John F. Kennedy had been in battle and carried the wounds with him. It made him very unwilling to commit the US to war unless it was absolutely the last option. As a consequence he is shown standing up against the hawkish generals and handling the Cuban Missile Crisis in a way that was effective but did not result in a nuclear war. There was nothing easy about the decisions he had to take but the ultimate responsibility rested on his shoulders and he brought enormous courage to the task.
Now let’s compare this with the political culture of Australia today.
Ross Garnaut has just released the final part of his contentious 2011 Climate Change Review. He sees a great struggle that is something else besides a battle over carbon and the global climate. In Australia it is also a battle over whether our political system can deliver results for Australia on crucial long-dated policy reform.
Regardless of which party we vote for. Regardless of our views on carbon taxes and climate change. The political culture in Australia must be alarming all of us.
It is getting international traction too.
The Economist this week includes a 16-page report on Australia that is glowing on every point except our political culture.
“That Australia is successfuil is not in doubt. It has a prosperous economy a harmonious and egalitarian society an ability to accommodate immigrants an excellent civil service an independent central bank a good balance of personal freedom and limited government sensible pension arrangements sporting prowess and fine cuisine.”
What more could we want?
For our political culture to rise above a degrading farce. For it to stop tearing the country apart on important matters and instead be a system that works to ensure we get excellent wise policy outcomes on matters of critical importance to Australia and the world.
Julia Gillard is acting courageously over climate change policy whether she is right or wrong on the details. She worked to set it up from the start as a multi-party process. Changes of this magnitude are too big to have one side trying to work out the right thing to do and to implement it while the other side just has to amuse itself doing everything it can to be destructive. All our politicians should be working to make Australia’s policy work for the good of our nation.
Instead we are seeing business and unions pursuing sectional politics that don’t work for Australia. The debate over a mining tax was an amazing example of powerful money moving into the media sphere and shoving the political debate aside.

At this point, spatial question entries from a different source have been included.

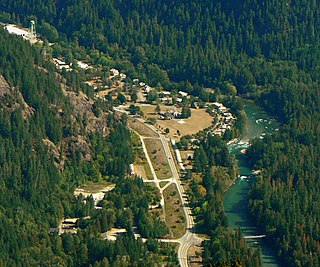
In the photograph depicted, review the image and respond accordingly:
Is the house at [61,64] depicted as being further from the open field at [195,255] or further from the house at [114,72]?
the open field at [195,255]

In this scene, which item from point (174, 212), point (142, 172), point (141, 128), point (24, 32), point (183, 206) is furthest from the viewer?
point (24, 32)

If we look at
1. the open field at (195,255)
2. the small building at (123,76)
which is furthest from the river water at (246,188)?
the small building at (123,76)

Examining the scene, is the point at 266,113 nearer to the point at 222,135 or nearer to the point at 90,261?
the point at 222,135

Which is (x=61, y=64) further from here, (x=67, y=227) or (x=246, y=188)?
(x=67, y=227)

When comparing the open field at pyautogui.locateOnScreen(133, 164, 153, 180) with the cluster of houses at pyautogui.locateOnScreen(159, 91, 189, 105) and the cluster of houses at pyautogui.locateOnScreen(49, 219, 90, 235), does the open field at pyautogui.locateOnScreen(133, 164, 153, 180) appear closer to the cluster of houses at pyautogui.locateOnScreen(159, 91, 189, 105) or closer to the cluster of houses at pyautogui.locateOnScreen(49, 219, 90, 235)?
the cluster of houses at pyautogui.locateOnScreen(49, 219, 90, 235)

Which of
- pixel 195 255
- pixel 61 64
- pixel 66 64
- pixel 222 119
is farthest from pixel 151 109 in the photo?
pixel 195 255
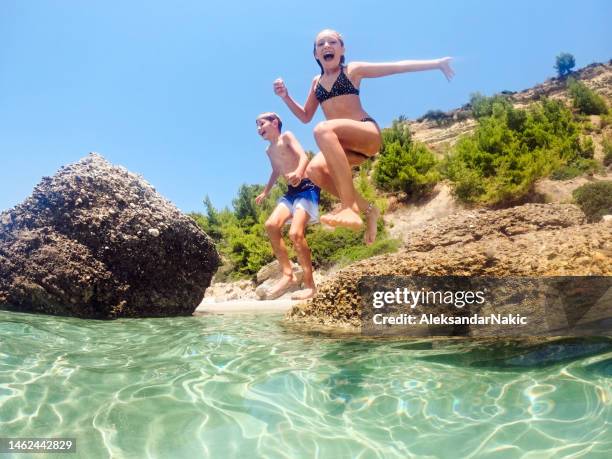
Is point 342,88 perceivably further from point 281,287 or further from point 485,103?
point 485,103

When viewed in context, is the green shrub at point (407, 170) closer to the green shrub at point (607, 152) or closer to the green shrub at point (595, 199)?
the green shrub at point (595, 199)

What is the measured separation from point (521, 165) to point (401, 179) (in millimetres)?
6489

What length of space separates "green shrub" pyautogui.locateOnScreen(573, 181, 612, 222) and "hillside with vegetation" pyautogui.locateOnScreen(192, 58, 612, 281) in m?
0.04

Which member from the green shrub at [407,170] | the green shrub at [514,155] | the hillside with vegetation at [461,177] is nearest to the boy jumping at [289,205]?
the hillside with vegetation at [461,177]

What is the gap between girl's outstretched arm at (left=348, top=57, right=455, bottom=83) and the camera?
123 inches

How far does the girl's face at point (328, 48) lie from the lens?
3219mm

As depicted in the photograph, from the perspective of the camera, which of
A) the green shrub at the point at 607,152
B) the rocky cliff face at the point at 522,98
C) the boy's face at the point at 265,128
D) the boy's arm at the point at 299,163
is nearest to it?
the boy's arm at the point at 299,163

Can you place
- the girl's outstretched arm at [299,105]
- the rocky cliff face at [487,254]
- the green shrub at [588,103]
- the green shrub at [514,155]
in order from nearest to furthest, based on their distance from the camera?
the girl's outstretched arm at [299,105] → the rocky cliff face at [487,254] → the green shrub at [514,155] → the green shrub at [588,103]

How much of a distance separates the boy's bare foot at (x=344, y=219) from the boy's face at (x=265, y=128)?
1.68 metres

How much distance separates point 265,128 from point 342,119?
1.43 metres

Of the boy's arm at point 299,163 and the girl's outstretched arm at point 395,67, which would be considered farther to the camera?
the boy's arm at point 299,163

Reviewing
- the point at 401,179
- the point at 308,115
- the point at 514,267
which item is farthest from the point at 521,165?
the point at 308,115

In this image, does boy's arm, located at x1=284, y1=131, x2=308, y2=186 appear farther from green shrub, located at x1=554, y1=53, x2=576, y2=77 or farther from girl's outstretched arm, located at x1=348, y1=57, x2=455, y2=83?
green shrub, located at x1=554, y1=53, x2=576, y2=77

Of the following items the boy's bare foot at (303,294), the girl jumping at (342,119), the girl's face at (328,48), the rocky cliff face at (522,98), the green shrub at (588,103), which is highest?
the rocky cliff face at (522,98)
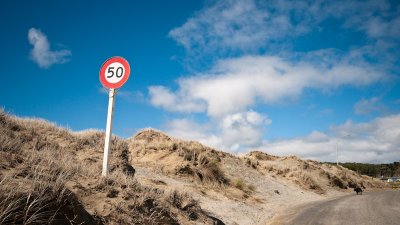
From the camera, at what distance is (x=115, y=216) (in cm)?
664

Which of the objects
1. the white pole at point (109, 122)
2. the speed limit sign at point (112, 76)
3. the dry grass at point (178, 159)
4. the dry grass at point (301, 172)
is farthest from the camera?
the dry grass at point (301, 172)

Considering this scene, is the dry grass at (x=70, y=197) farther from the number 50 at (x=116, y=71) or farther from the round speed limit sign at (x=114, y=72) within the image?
the number 50 at (x=116, y=71)

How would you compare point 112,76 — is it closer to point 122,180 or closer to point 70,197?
point 122,180

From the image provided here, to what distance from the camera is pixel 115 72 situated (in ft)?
29.9

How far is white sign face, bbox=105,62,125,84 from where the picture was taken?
9003mm

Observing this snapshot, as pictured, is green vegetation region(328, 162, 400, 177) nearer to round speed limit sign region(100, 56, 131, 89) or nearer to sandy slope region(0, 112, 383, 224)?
sandy slope region(0, 112, 383, 224)

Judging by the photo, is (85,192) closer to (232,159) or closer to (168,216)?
(168,216)

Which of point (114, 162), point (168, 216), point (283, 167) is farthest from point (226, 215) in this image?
point (283, 167)

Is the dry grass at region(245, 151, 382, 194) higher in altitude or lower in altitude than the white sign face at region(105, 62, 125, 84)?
lower

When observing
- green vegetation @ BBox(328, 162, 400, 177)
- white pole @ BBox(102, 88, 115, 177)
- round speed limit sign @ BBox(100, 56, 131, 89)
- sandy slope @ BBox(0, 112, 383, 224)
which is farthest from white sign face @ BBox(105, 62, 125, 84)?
green vegetation @ BBox(328, 162, 400, 177)

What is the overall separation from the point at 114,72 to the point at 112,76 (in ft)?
0.40

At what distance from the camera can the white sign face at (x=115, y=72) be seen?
29.5 feet

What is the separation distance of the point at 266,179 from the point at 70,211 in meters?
32.3

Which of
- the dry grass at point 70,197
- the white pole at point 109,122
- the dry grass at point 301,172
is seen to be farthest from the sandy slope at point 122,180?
the dry grass at point 301,172
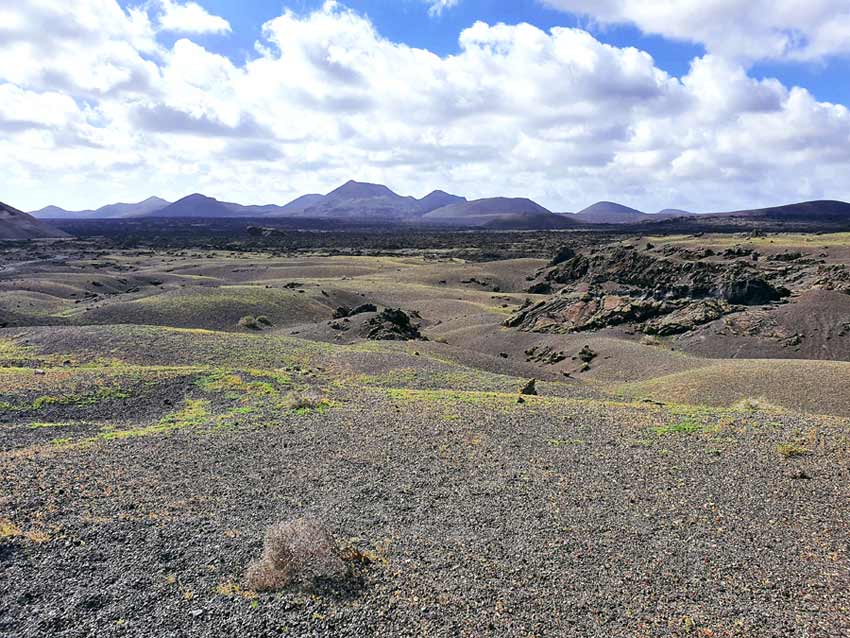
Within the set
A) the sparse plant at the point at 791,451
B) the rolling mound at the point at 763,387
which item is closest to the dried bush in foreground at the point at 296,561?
the sparse plant at the point at 791,451

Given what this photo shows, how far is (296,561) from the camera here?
7.61m

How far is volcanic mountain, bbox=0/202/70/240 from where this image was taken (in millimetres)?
136750

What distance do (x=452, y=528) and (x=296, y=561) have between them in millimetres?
2615

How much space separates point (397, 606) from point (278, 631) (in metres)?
1.39

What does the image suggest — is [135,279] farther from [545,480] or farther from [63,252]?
[545,480]

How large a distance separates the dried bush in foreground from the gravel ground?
0.79 feet

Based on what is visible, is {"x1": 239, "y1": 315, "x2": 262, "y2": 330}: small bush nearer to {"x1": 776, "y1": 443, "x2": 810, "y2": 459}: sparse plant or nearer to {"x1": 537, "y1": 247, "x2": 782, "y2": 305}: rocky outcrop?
{"x1": 537, "y1": 247, "x2": 782, "y2": 305}: rocky outcrop

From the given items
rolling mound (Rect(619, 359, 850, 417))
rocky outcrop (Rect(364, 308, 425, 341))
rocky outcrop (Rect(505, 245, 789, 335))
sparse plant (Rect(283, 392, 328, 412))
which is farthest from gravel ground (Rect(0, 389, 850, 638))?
rocky outcrop (Rect(505, 245, 789, 335))

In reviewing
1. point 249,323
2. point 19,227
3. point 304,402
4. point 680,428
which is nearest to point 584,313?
point 249,323

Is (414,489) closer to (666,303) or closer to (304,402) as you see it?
(304,402)

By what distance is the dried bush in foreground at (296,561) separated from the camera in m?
7.45

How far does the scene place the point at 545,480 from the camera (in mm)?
11141

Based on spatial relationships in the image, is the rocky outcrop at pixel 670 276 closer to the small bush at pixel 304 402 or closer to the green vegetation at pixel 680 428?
the green vegetation at pixel 680 428

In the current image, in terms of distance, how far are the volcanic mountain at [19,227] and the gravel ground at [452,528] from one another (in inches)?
5852
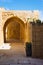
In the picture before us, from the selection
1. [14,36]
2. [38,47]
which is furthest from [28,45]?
[14,36]

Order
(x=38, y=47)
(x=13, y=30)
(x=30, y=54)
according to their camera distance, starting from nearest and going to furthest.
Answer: (x=38, y=47) < (x=30, y=54) < (x=13, y=30)

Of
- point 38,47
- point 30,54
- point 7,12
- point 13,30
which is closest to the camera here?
point 38,47

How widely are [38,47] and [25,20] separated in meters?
7.83

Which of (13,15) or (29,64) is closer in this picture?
(29,64)

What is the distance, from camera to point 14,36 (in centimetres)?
2202

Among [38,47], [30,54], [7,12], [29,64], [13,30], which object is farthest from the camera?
[13,30]

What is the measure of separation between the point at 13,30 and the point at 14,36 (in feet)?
2.73

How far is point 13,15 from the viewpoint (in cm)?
1565

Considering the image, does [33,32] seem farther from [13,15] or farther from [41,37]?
[13,15]

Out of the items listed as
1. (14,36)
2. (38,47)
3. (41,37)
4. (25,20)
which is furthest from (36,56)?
(14,36)

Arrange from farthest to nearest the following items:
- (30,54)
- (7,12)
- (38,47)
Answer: (7,12), (30,54), (38,47)

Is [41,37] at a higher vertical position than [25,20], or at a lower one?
lower

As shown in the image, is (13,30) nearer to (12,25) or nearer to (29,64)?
(12,25)

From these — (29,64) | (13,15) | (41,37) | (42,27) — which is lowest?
(29,64)
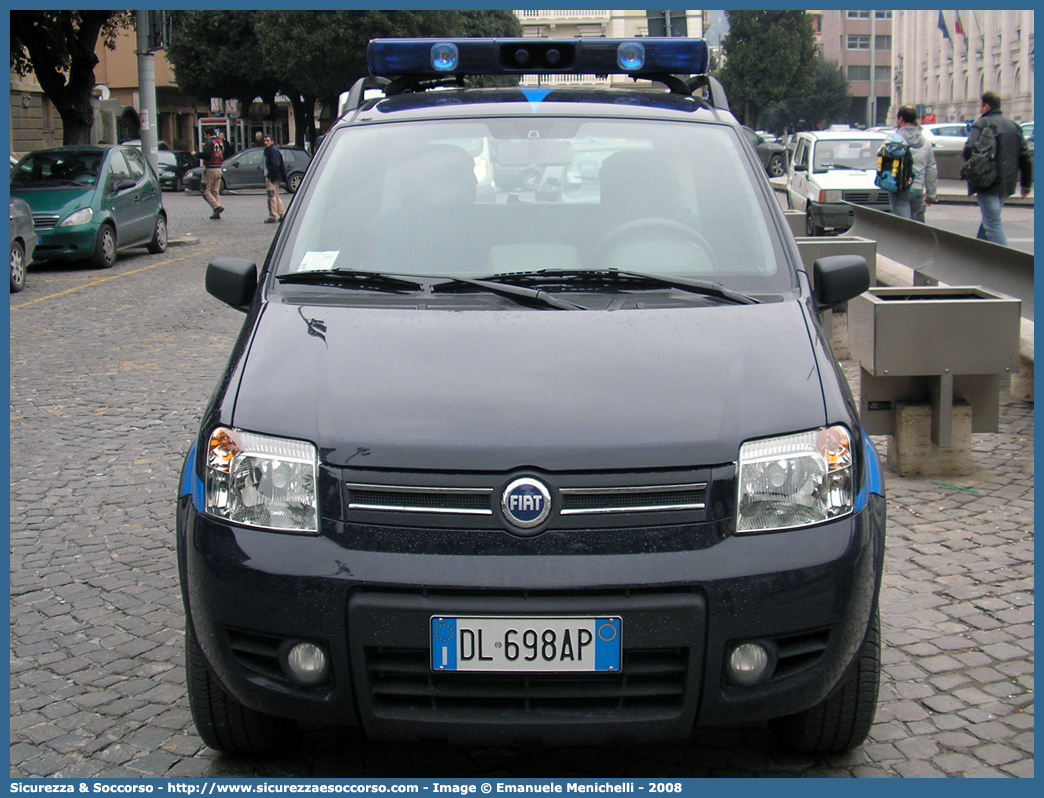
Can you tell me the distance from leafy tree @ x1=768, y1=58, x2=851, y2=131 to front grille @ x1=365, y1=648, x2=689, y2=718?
100982 millimetres

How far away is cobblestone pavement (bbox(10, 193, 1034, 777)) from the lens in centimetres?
315

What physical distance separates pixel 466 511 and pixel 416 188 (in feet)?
5.16

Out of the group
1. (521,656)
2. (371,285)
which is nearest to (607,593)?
(521,656)

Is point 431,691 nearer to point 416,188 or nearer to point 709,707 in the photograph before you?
point 709,707

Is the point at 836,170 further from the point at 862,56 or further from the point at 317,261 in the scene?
the point at 862,56

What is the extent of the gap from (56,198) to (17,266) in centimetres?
248

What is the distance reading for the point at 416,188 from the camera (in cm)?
386

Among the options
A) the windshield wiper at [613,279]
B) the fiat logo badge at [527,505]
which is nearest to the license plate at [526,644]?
the fiat logo badge at [527,505]

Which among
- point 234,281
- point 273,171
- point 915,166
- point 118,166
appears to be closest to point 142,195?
point 118,166

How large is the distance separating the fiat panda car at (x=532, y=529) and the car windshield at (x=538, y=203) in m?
0.40

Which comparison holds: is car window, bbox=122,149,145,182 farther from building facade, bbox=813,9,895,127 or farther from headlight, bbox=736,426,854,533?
building facade, bbox=813,9,895,127

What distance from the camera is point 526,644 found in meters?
2.56

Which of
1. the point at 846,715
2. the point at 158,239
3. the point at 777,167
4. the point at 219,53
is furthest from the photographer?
the point at 219,53

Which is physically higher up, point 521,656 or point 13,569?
point 521,656
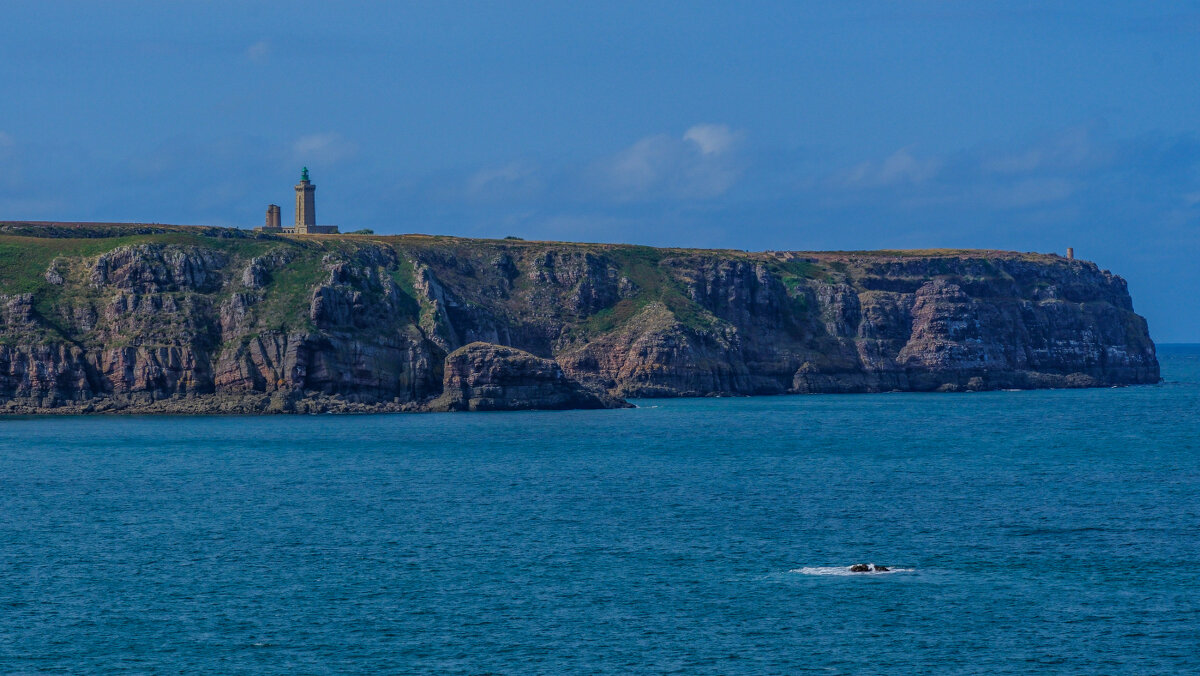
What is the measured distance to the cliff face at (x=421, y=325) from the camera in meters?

We can’t afford to have our country run by wealthy and often foreign interests. We need our parliament to have the power and teeth to make policy without being pushed around by the mega-rich and the media.
What is debilitating Australia’s political culture today?
Firstly the power of the negative campaign. There are few limits on the recklessness of the negative messages that are being used in our politics. The Australia had an article this week on virulent on-line messages being used to attack people. They are foul obscene extreme abuse. This can also be said of what is being done to our political debate. I for one am absolutely fed up to the eye teeth of negative destructive politics. If politicians are unable to provide reasoned evidence-based arguments and policy alternatives I think they should shut up.
Secondly our political system is being run by the shortest of short-term populist polling and focus groups. What do people who haven’t ploughed through the necessary well-researched technical and scientific reports think in answer to a question on the web that is probably phrased so that only one answer seems obvious? All the courage and effort they have to put in is to click ‘Yes’. This is no way to run our country. This is not a democracy.
Peter Beatty often writes for The Australian. One of the things I notice about his writing is that it is informed by values. He writes intelligently on all sorts of topics but more than anything he brings a values framework to his writing that has some depth.
We need this in our leaders. We need our leaders to be more than a step on the career path of lawyers and political scientists. We need people of considerable capability and experience who are able to get around the complexity and demands of the topics on which they are asked to frame policy.
“I can’t understand a graph about climate change” or “These reports are too technical for me to read” is not good enough.
Julia Gillard is showing courage on the carbon tax policy she is driving through. John Howard was also courageous. I admire courage in our leaders. I don’t admire bullying and destructive negativity.
Let’s all be concerned about Australia’s political culture. Let’s all start demanding that our politicians work for Australia’s interests not their own short-term political futures.